O resultado foi divulgado nesta terça (22) pela Secretaria Especial da Cultura do governo federal. A iniciativa de Ferraz competeu com 1.200 inscrições vindas de todas as regiões. O prêmio garante R$ 30 mil para ampliar as atividades gratuitas oferecidas aos jovens da comunidade.
Desde 2019, o professor de educação física Robson Silva, 38, transformou o contra-turno escolar em laboratório de criação. Turmas de DJ, grafite, break e rap reúnem 80 alunos regularmente. Com o recurso, a meta é chegar a 120 participantes e montar um estúdio de gravação dentro da própria escola.
A escola fica no bairro Vila São Jorge, onde 42% da população tem entre 15 e 29 anos e a renda média familiar é de dois salários mínimos. Pela manhã, os alunos cursam o ensino regular; à tarde e noite, usam os equipamentos da oficina para compor letras, pintar murais e ensaiar coreografias.

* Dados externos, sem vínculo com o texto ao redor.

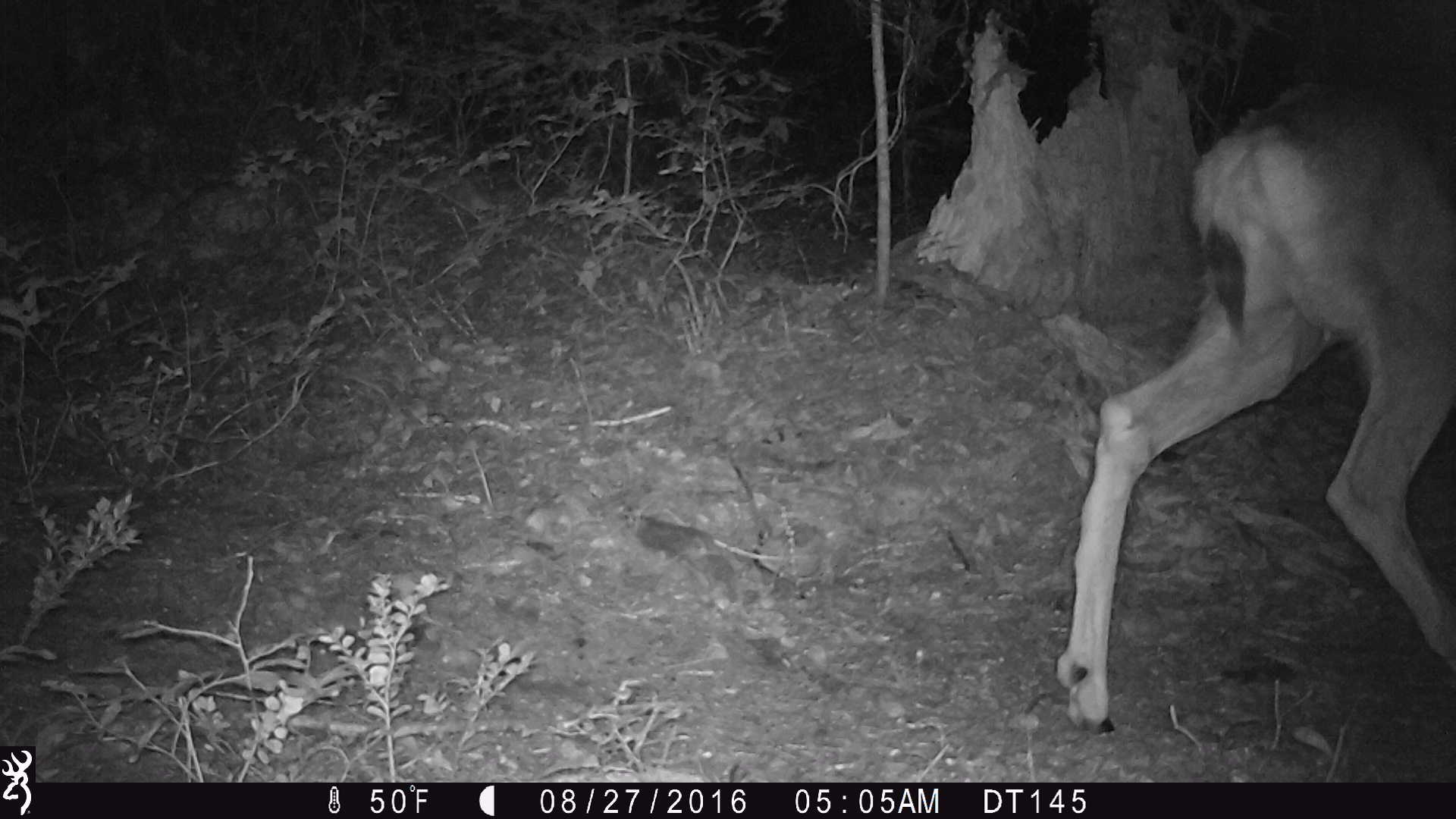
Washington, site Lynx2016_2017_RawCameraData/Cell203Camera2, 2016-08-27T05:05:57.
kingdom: Animalia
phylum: Chordata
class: Mammalia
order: Artiodactyla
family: Cervidae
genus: Odocoileus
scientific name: Odocoileus hemionus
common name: mule deer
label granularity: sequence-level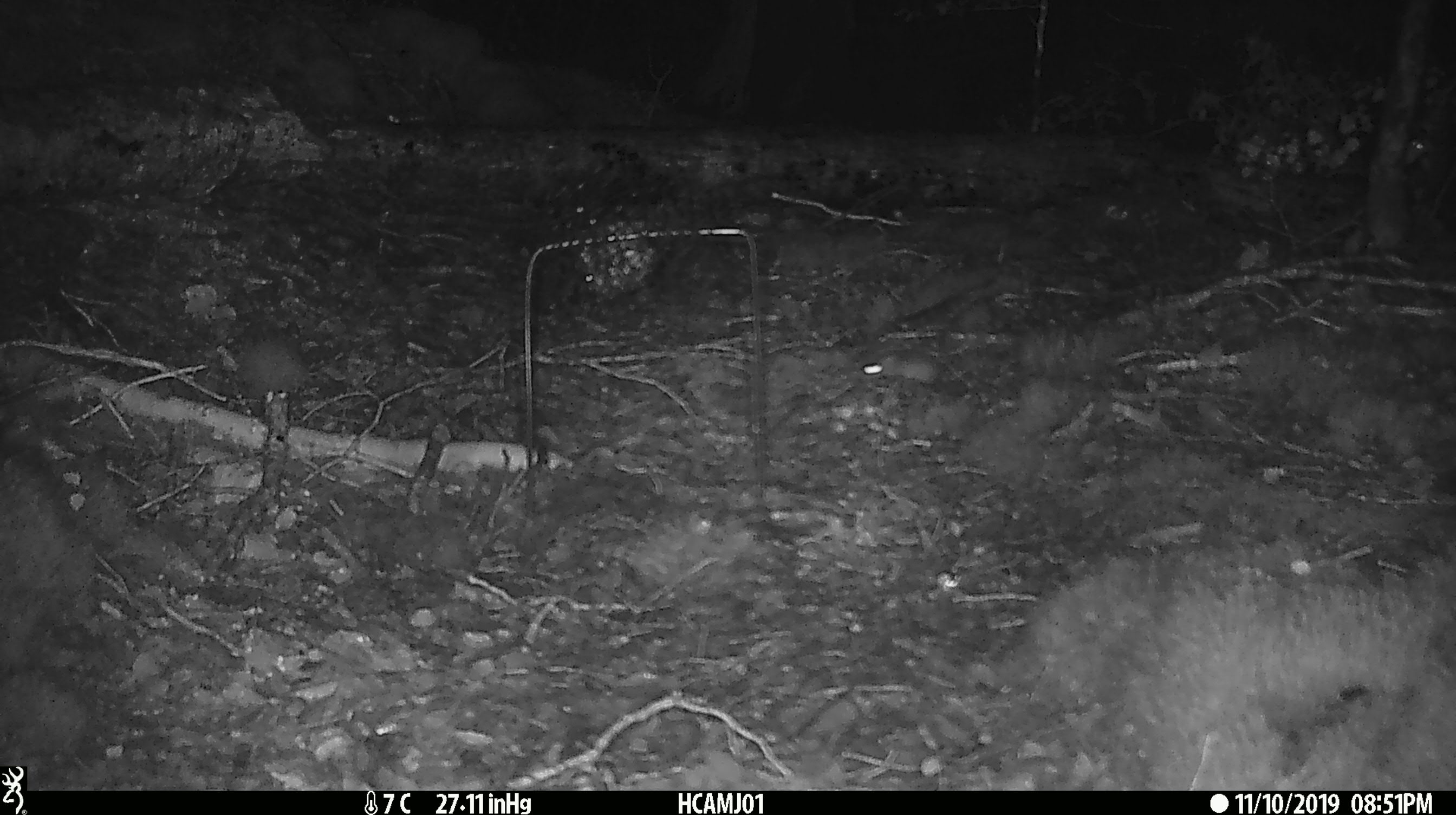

O prêmio também abre convites para apresentações em outras cidades. A próxima viagem agendada é para o Encontro de Culturas Periféricas em Belo Horizonte, em agosto. A passagem, hospedagem e alimentação dos adolescentes serão custeadas com parte da verba.
Para Robson, o reconhecimento muda a narrativa sobre a periferia. “Galera vê que é possível viver de arte sem sair da comunidade. O dinheiro não é só recurso, é mensagem de que nosso trabalho vale a pena”, comemorou.